By structure, mentioned above, I am referring to things like board seat(s), protective provisions, matters requiring special approval, etc.  Any decent VC can spend 90 minutes with an entrepreneur and get a good feel for what they are likely to want from a structure perspective assuming they are interested. We, for example, always have board representation. Always, no exception. So telling you this immediately seems to be a smart thing to do because if you are not giving up any board seats, your call but not with my coin. 

The upside of this process is we both save time, part friends, and don't go down an expensive path (time and/or money) only to find ourselves at an impasse that could have been avoided with a simple 'here's what I'm generally thinking' memo to the company. 

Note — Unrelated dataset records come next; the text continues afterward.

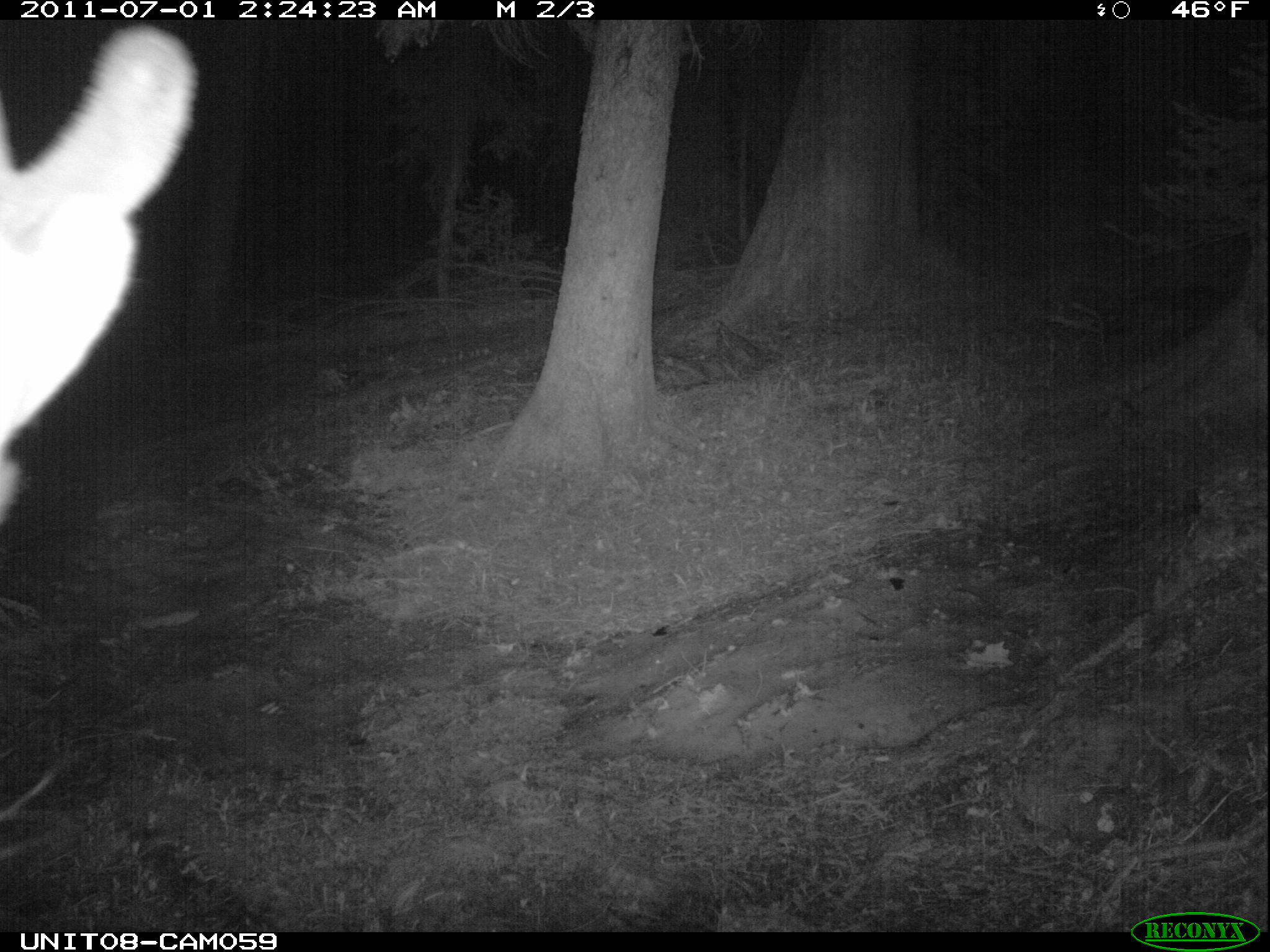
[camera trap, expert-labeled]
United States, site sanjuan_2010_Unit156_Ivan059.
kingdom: Animalia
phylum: Chordata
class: Mammalia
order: Artiodactyla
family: Cervidae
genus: Cervus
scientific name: Cervus elaphus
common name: red deer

I wish more VCs would do this.

via the Post Money Value

3 VC Questions You Should Not Answer

Here's a dirty little secret: Most 'confidential' or 'close to the vest' information we get comes from people talking and answering questions they probably shouldn't answer.  I'm not sure why this happens over and over but they do.
So, make a little card for yourself and carry this around with you when you are on the money hunt. Since nobody wants to take my advice to simply not answer these questions, I've provided handy answers so you can feel good about sayingsomething.

1. Who else are you speaking to? [Answer: The usual suspects.]

2. What pre-money value did you have in mind? [We are looking for a deal that provides great returns for all of us.]

3. Can we speak to a few of your customers so we can better understand the value proposition? [No. Customer calls are post term sheet due diligence]

Really. Don't answer these and if you must, see above.